Table 1 Composition and thermal properties of the formulations 3D printed
Formulation Monomer 1 (mol%) Monomer 2 (mol%) HEMA (mol%) BAPO 10 (mol%) Tg (°C)
F1 0.00 0.25 98.25 1.50 80
F2 0.00 0.50 98.00 1.50
F3 0.00 0.75 97.75 1.50 77
F4 0.00 1.00 97.50 1.50 76
F5 0.125 0.13 98.25 1.50 111
F6 0.25 0.25 98.00 1.50 110
F7 0.5 0.25 97.75 1.50 105
F8 0.25 0.5 97.75 1.50 110


To examine the hydration of the 3D printed polymeric hydrogels, diamond (5 × 5 × 5 mm) and gyroid lattice cubes (10 × 10 × 10 mm) were printed from formulations F1–F8 and swollen in water at room temperature for 24 hours. The soft hydrogelating polymer lattices were compliant enough to be deformed by gentle squeezing with tweezers (see Fig. 1, Video S1 and Fig. S21) and returned to its original shape once the force was removed.

> **Tasks to carry out**:
- A) In the hydrogel excerpt, translate this sentence into Spanish: "To examine the hydration of the 3D printed polymeric hydrogels, diamond (5 × 5 × 5 mm) and gyroid lattice cubes (10 × 10 × 10 mm) were printed from formulations F1–F8 and swollen in water at room temperature for 24 hours."
- B) From the hydrogel excerpt, repeat word for word the part that opens with the words containing "F1 0.00 0.25" and closes with "force was removed.".
- C) Write the next part of the hydrogel excerpt, picking up after its last sentence.

> **Data**:

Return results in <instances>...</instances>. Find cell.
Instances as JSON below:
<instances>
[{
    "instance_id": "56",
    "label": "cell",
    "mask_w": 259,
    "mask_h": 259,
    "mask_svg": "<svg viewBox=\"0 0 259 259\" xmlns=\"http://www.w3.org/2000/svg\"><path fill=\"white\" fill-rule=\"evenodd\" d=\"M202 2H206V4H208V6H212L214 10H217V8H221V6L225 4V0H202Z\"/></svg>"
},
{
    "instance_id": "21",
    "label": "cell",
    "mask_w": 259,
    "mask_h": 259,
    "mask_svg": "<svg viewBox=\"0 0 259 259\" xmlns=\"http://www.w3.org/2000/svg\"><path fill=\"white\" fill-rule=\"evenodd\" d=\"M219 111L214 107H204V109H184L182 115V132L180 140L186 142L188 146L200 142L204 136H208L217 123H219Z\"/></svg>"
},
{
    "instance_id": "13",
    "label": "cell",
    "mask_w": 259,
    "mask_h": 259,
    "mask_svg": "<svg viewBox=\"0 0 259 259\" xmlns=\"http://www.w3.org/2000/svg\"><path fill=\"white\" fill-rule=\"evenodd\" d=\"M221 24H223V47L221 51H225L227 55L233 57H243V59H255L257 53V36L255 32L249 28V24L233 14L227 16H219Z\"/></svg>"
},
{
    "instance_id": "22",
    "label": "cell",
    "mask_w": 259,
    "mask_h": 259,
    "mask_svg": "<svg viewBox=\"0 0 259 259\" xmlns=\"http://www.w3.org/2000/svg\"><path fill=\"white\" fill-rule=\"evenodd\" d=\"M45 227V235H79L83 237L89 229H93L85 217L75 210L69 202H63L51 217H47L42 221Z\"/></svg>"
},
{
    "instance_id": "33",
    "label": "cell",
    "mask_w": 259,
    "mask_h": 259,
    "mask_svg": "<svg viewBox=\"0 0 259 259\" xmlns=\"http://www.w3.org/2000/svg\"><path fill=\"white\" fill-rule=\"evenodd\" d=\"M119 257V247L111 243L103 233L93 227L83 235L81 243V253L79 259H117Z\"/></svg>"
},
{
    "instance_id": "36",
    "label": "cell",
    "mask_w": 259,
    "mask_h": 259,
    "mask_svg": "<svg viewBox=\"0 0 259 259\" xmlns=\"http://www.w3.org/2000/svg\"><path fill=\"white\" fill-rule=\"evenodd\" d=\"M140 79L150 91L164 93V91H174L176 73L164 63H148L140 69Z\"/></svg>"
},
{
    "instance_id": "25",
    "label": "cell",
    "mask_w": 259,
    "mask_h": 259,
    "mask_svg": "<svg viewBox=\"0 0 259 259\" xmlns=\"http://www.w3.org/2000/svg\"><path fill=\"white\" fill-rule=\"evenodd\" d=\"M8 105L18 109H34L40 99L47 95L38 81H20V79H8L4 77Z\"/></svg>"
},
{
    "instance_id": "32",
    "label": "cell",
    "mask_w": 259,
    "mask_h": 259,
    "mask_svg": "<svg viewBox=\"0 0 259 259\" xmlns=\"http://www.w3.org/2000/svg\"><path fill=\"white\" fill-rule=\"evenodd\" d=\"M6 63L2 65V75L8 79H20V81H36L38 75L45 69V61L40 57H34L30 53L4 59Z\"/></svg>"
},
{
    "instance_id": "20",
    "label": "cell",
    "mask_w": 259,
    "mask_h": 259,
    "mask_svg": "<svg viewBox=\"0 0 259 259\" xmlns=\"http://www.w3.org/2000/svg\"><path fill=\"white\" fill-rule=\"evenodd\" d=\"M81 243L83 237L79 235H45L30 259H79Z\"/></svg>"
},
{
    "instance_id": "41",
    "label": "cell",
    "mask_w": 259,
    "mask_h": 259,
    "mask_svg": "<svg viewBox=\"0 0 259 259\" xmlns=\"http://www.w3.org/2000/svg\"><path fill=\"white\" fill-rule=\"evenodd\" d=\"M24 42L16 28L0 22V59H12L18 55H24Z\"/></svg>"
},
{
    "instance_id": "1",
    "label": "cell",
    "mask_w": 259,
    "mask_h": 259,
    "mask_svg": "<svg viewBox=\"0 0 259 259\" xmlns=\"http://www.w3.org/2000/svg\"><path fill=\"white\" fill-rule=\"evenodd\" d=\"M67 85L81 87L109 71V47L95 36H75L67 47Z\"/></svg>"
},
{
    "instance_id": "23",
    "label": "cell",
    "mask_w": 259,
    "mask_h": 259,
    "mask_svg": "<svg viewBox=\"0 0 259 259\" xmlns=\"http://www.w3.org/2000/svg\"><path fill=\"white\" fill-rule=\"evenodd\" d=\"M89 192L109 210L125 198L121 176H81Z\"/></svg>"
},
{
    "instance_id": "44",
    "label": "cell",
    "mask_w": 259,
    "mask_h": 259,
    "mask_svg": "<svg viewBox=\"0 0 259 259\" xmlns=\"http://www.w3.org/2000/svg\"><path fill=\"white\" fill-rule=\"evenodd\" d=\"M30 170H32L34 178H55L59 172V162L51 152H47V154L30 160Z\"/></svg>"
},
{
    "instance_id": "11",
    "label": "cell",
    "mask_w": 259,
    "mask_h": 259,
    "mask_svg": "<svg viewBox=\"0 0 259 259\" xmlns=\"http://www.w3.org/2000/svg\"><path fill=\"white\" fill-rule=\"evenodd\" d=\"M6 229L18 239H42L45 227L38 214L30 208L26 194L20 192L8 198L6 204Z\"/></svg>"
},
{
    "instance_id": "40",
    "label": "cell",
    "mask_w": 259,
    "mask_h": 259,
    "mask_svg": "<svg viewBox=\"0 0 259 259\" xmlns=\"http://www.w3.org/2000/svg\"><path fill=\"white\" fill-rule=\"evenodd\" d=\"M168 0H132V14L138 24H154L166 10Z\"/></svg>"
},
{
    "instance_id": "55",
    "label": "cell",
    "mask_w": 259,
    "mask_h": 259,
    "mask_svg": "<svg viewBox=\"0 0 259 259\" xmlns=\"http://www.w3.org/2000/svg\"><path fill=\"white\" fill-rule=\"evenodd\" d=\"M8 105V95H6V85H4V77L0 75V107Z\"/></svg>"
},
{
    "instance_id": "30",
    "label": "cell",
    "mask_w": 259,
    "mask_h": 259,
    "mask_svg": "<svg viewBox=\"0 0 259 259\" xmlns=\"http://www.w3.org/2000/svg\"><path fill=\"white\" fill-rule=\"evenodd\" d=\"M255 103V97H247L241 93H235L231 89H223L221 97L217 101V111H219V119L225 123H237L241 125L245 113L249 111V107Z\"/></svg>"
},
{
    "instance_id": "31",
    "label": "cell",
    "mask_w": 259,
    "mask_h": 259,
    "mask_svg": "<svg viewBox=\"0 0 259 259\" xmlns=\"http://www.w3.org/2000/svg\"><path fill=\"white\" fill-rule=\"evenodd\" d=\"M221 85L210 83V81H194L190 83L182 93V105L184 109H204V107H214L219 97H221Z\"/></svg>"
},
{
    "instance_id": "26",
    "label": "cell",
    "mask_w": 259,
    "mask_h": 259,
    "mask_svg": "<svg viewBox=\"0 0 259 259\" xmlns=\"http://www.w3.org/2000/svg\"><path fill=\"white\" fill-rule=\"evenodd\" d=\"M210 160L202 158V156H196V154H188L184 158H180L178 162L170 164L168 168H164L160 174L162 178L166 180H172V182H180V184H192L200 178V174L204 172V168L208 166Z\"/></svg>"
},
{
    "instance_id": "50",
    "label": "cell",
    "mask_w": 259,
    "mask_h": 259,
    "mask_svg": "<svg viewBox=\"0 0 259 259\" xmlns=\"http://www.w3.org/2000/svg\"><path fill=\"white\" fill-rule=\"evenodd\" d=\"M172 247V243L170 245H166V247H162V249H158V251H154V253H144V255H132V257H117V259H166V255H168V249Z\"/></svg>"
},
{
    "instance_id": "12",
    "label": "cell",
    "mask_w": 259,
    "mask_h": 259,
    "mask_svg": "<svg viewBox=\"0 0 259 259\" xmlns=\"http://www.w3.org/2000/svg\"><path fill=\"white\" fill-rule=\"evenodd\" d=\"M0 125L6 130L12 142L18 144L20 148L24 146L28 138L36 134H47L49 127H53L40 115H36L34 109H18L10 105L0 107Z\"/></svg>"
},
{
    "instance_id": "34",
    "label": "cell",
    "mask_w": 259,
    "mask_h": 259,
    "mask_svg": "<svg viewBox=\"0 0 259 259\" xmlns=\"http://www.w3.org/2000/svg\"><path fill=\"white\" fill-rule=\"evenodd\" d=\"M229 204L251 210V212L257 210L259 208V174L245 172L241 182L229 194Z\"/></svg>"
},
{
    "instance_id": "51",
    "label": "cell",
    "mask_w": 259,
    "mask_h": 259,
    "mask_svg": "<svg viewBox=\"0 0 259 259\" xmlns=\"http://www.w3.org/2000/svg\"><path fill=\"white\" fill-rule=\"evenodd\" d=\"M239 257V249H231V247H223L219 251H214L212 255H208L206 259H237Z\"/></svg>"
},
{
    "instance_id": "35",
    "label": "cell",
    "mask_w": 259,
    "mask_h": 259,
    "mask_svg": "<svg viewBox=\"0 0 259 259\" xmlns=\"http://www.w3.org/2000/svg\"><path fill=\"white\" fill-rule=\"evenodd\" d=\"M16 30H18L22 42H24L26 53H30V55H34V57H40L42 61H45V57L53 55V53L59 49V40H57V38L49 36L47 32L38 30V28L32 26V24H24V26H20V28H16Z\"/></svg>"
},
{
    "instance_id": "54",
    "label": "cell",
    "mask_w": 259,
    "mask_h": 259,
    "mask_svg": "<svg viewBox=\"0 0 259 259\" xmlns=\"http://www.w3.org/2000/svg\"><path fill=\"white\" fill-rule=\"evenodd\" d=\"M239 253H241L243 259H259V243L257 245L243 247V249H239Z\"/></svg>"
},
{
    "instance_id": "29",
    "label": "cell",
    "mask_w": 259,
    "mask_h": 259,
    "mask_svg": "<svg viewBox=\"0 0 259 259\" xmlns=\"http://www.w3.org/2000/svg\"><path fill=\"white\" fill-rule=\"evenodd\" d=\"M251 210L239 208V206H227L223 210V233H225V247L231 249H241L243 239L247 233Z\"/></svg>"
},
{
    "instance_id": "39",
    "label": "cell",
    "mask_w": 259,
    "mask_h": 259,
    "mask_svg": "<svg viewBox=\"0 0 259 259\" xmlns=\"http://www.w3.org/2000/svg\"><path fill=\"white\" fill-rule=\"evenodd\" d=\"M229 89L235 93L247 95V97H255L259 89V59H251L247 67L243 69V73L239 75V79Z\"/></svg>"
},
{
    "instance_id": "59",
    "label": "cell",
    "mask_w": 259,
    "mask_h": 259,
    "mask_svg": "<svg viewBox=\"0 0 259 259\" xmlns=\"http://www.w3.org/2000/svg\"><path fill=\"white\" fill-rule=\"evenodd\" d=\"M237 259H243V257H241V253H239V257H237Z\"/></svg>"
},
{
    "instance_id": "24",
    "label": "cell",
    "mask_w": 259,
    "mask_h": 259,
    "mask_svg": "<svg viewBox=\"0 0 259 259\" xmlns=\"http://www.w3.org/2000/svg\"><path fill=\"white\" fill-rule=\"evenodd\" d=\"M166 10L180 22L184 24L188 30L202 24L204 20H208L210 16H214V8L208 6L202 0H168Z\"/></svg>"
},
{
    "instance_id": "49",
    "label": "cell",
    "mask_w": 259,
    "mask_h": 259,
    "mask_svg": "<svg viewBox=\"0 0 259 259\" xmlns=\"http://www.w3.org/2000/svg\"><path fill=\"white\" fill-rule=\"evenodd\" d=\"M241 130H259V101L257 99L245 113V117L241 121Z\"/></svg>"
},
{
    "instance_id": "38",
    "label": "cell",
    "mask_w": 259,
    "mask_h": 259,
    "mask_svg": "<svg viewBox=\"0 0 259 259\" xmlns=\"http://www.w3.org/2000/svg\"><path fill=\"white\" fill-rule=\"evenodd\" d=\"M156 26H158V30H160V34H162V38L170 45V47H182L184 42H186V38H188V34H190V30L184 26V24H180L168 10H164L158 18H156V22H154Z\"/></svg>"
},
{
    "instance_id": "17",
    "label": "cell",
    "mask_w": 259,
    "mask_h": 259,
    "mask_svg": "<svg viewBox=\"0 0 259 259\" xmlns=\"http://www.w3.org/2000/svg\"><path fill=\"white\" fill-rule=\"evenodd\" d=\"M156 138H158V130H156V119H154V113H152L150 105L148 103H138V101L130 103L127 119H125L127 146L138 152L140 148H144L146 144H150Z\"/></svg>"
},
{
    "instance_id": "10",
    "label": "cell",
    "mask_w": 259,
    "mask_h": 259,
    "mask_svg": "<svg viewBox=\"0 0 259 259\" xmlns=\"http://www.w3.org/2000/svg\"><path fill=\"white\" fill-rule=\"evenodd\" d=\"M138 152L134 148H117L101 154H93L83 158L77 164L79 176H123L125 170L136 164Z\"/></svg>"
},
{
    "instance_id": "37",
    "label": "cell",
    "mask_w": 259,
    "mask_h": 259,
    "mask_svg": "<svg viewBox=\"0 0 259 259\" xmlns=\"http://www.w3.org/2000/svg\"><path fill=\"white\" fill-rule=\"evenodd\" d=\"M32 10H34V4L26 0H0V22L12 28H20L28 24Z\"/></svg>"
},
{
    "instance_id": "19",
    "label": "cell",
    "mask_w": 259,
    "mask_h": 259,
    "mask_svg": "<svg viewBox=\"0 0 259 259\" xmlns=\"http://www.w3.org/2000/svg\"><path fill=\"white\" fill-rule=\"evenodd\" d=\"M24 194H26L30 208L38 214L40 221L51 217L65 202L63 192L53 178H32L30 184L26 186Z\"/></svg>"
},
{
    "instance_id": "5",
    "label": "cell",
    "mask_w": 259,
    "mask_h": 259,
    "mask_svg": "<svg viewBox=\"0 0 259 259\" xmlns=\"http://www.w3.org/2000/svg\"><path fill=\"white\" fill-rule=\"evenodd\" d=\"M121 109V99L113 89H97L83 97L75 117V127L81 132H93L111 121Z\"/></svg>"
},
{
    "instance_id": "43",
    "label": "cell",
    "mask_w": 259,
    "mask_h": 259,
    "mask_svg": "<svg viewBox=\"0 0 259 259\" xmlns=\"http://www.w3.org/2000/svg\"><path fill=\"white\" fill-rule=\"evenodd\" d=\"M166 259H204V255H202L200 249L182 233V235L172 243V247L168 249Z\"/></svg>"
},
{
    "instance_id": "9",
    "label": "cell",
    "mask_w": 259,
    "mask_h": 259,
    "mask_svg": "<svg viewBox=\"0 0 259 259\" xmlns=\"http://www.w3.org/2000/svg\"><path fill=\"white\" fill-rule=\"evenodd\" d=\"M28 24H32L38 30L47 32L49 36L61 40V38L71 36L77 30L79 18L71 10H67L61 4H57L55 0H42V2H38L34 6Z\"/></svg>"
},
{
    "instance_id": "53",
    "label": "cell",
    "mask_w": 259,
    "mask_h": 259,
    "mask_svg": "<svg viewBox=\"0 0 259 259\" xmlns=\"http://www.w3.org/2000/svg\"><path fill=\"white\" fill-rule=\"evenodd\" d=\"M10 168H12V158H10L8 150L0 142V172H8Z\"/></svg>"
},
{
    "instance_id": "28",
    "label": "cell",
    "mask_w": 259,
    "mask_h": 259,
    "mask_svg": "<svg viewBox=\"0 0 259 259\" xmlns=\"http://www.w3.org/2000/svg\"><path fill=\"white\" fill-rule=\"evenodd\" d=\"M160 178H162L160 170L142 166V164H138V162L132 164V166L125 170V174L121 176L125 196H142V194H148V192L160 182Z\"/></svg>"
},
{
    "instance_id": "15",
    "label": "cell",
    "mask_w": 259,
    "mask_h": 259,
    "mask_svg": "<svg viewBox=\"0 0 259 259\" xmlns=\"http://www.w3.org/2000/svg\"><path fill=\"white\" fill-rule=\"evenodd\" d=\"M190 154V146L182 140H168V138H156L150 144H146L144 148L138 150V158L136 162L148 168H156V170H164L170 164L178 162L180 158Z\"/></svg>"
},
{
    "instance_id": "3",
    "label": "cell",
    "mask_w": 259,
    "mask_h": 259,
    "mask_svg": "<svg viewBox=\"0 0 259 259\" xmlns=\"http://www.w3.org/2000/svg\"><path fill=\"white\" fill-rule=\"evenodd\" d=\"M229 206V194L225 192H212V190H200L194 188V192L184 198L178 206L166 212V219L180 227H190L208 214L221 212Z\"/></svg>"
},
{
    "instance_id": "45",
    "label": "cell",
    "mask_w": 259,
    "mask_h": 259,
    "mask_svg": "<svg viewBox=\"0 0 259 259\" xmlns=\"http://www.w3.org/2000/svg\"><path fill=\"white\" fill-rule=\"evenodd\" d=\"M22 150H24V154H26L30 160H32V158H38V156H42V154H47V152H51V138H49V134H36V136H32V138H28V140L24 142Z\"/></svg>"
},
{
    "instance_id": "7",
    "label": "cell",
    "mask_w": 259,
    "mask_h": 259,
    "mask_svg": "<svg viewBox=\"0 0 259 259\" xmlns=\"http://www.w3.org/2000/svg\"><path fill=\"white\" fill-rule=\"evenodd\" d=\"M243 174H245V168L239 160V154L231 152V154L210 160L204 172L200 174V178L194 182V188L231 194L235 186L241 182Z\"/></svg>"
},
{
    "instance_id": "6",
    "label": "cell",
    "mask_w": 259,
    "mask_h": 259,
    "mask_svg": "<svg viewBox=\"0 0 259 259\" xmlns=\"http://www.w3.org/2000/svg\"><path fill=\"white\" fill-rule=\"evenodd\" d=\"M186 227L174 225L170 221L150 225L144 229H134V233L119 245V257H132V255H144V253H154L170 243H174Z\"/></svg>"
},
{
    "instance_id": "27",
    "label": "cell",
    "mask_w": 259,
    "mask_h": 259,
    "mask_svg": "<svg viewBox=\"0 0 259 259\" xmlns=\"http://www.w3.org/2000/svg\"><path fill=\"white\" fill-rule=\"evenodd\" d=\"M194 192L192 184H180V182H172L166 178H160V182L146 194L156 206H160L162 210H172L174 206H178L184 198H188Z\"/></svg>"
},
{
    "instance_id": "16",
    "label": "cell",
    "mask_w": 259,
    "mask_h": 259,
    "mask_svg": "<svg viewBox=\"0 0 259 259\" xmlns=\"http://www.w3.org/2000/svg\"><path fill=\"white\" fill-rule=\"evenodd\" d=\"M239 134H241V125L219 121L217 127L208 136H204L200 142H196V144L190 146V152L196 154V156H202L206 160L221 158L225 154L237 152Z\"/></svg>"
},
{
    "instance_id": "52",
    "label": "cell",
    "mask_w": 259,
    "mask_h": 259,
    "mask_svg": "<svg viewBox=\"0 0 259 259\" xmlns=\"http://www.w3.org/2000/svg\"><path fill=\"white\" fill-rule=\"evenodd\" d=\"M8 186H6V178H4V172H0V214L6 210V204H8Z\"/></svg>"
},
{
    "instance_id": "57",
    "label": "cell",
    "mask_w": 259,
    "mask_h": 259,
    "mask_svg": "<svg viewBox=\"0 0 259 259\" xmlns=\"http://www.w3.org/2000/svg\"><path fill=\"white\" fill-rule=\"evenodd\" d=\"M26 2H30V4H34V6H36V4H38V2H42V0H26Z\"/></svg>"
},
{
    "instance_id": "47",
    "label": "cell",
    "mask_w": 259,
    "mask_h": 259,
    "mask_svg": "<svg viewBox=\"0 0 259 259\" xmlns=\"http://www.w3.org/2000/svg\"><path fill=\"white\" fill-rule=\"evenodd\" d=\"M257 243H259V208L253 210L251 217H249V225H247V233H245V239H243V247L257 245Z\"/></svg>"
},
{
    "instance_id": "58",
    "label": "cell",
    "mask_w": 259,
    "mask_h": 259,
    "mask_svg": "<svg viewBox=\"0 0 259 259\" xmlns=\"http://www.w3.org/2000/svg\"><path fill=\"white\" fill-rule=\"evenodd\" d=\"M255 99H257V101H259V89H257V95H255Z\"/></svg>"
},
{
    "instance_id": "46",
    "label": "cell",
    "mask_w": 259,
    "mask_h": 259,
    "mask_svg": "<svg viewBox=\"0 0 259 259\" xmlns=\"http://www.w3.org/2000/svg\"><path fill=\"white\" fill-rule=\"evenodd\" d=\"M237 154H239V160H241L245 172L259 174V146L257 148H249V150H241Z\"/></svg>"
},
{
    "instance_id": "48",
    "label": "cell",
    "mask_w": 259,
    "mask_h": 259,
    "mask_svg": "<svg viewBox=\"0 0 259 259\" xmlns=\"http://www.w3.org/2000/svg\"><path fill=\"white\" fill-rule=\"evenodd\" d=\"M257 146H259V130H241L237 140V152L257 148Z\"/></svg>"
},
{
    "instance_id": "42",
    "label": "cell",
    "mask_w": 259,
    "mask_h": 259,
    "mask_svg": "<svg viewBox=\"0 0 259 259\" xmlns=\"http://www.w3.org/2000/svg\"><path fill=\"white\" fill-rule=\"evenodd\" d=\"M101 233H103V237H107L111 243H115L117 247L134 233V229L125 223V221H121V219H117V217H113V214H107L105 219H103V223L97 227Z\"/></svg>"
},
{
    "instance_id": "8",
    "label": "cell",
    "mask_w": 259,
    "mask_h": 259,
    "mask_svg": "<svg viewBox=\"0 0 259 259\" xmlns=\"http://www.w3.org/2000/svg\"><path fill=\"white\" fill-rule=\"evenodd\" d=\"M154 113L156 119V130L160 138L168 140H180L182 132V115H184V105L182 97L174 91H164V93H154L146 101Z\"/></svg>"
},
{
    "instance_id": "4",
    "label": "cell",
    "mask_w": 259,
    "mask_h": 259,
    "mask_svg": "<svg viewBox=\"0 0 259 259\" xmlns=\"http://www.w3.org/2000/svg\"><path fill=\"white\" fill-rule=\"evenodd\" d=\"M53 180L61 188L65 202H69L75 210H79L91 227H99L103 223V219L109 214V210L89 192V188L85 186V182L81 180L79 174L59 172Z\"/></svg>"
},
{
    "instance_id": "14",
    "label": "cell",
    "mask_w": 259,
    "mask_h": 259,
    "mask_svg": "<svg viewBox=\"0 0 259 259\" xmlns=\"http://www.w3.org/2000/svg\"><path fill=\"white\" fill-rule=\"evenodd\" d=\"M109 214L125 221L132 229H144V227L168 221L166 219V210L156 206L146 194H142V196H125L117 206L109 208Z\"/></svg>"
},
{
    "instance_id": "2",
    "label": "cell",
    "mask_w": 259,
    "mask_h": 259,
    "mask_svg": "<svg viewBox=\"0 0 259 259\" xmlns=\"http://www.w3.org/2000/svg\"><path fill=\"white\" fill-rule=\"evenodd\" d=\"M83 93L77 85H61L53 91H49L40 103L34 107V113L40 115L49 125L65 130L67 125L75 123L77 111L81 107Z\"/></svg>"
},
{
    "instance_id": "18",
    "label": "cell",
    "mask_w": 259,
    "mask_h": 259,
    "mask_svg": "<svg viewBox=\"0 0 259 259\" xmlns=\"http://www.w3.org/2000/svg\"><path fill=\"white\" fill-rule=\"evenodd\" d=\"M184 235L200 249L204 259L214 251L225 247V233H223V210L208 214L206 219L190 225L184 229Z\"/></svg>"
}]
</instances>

> **Responses to the exercise**:
- A) Para examinar la hidratación de los hidrogeles poliméricos impresos en 3D, se imprimieron cubos de red de diamante (5 × 5 × 5 mm) y de giroide (10 × 10 × 10 mm) a partir de las formulaciones F1–F8, y se hincharon en agua a temperatura ambiente durante 24 horas.

- B)
F1 0.00 0.25 98.25 1.50 80
F2 0.00 0.50 98.00 1.50
F3 0.00 0.75 97.75 1.50 77
F4 0.00 1.00 97.50 1.50 76
F5 0.125 0.13 98.25 1.50 111
F6 0.25 0.25 98.00 1.50 110
F7 0.5 0.25 97.75 1.50 105
F8 0.25 0.5 97.75 1.50 110


To examine the hydration of the 3D printed polymeric hydrogels, diamond (5 × 5 × 5 mm) and gyroid lattice cubes (10 × 10 × 10 mm) were printed from formulations F1–F8 and swollen in water at room temperature for 24 hours. The soft hydrogelating polymer lattices were compliant enough to be deformed by gentle squeezing with tweezers (see Fig. 1, Video S1 and Fig. S21) and returned to its original shape once the force was removed.

- C)
In order to manufacture a robust, yet flexible, structure from the hydrogelating monomers which could undergo a controlled change in shape and volume, a number of designs and printed lattices were screened, see Fig. S22–S26. Whilst solid cubic shapes were first explored using HEMA as the monomer, these did not provide enough freedom of motion when hydrated to allow for shape-changes and were therefore were excluded. To promote deformation in the structure, a series of strut- and surface-based lattice structures were selected for further investigations. Lattices are now commonly used in additive manufacturing on account of their innately modifiable properties. Their strength and stiffness, for example, can be tailored through selection of unit cell geometry, volume fraction and constituent material. This makes lattices desirable for a range of applications, including regenerative medicine, where matching the mechanical properties of a printed part to that of healthy organic tissue is important.53,54 For the application described here, the open connected structures of lattices provide a further exploitable property – they allow high throughput of light to the internal structure. The high surface-to-volume ratio of lattices is also beneficial in that it promotes gelation, while the high percentage of void space thus enables mobility of polymer struts under light actuation.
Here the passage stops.